Tara was never a great show, and it was often annoying. But even more often, it was a very good show. This, perhaps, is a boilerplate for describing the work of Diablo Cody: not great, often annoying, but also very good. The B-storylines were, for the most part, nicely integrated, although they never really figured out what to do with Brie Larson as the daughter (Larson was fine, but the part wasn’t much). Keir Gilchrist (who made his debut in a bit part on an episode of Queer as Folk) was particularly fine as the gay son. John Corbett, Rosemarie DeWitt, Patton Oswalt … all good actors, and they all did well, as did Eddie Izzard in the third season.

But since this was a show about a woman with multiple personalities (dissociative identity disorder), it was going to stand or fall on the shoulders of the actress who played Tara. Toni Collette hit it out of the park each week, picking up at least one Emmy in the process. Of course, multiple personalities are made for awards, but Collette overcame that obstacle. Each of her “alters” had a distinct personality, and Collette managed to show the switches from one alter to another without seeming fake about it. In the first season, it felt at times like Tara was partly there for comic relief, but by the third season, the burden (on Tara, and on her family) was darker. (Not that there weren’t funny parts even in the last season, as when the most destructive of her alters, Bryce Craine, repeatedly stabs the poncho of a fellow alter … not funny, I know, except that all the while, Bryce is wearing a pumpkin that had been carved as a jack-o-lantern.)

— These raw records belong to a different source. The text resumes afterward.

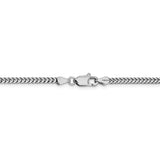 14k WG 2.3mm Franco Chain-WBC-WFRA070-18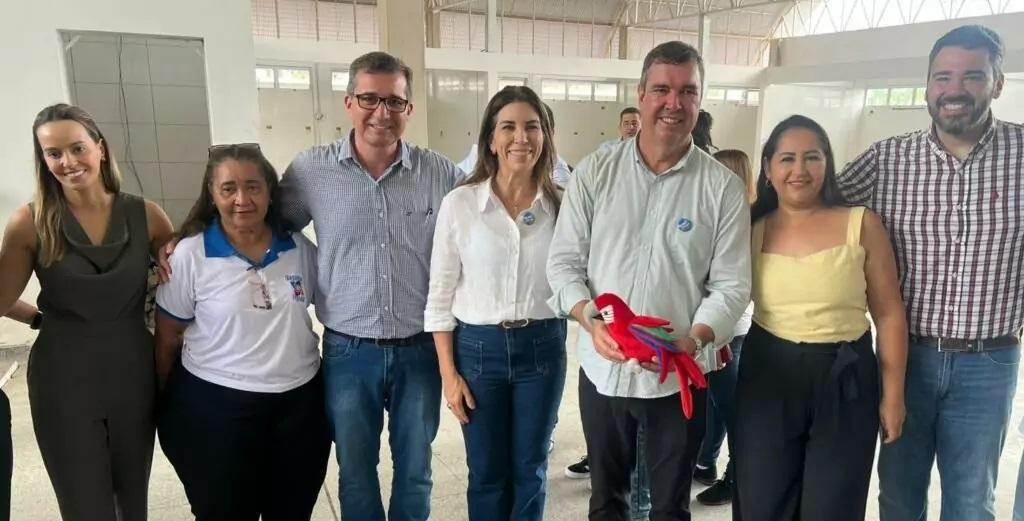 Riedel e Cassiano Maia realizam vistoria em obra do novo Shopping Popular de Três Lagoas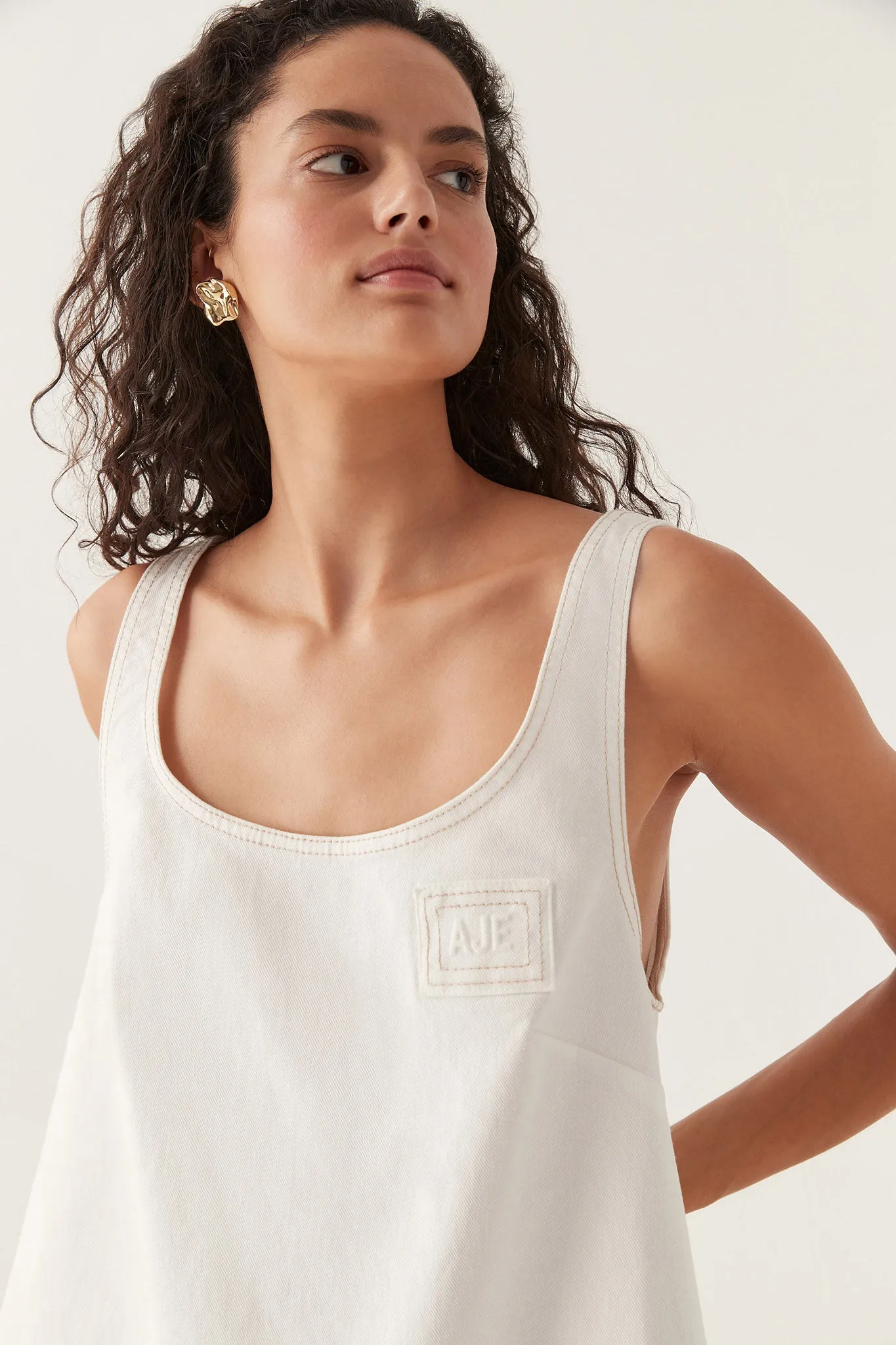 Ratio Denim Mini Dress sold by Aje product image thumbnail 3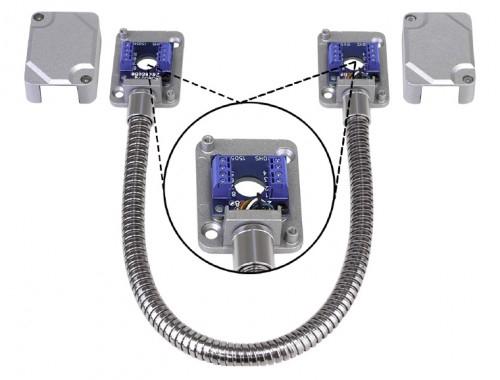 Seco Larm - Armored Door Loop 18" S"S W/Terminal BLK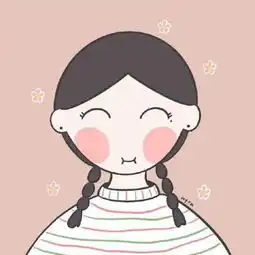 粉红系列少女头像动漫情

United States of Tara was too erratic to rank with the best series, yet in an odd way it was also comfortably consistent, in that you always knew Collette and company would deliver. The finale was nicely played … it was made before they knew the show was being cancelled, but it worked as a last episode, just the same. And while I would have happily watched another season, 36 episodes is enough. Grade for finale: A-. Grade for series: B+.


falling skies series premiere

Took me a couple of days to say anything about this one, and even now, I’m just posting filler. Sunday saw the terrific season finale of Game of Thrones, which has already risen to the top level of current series; another very good episode of Treme, which never lets me down even when it’s breaking my heart; and the gawdawful season finale of The Killing, which serves as a warning to any of us inclined to rave about a show after one episode.

Meanwhile, Falling Skies, the new Spielberg-connected alien invasion drama, debuted on TNT. It was OK … I’m not sure I’ve ever watched a TNT series, to be honest (oh yeah, I watched Saving Grace for awhile), so maybe I’ll develop a fondness for the network. Falling Skies delivered just enough FX to be dazzling for a TV show, included some characters that have room to grow on us, and didn’t bore me. How long I stay with it is another question. It doesn’t seem to have ambitions towards being a great show, and that’s OK, but I usually start ignoring those shows after awhile. It doesn’t look to have the scuzzy grandeur of Battlestar Galactica, or the goofy implausibility of, say, Damages. It just looks like a decent show that won’t bore you. My wife watches tons of these kinds of shows, the ones that appear on USA and TNT, or broadcast network shows like Bones or Castle. She likes them, and I can tell they’re better than average … I might like Burn Notice just for Bruce Campbell. But the truth is, when there are series like Treme and Justified, something like Falling Skies seems to lack something. Like I say, I’ll give it a chance, but I think I prefer The Walking Dead.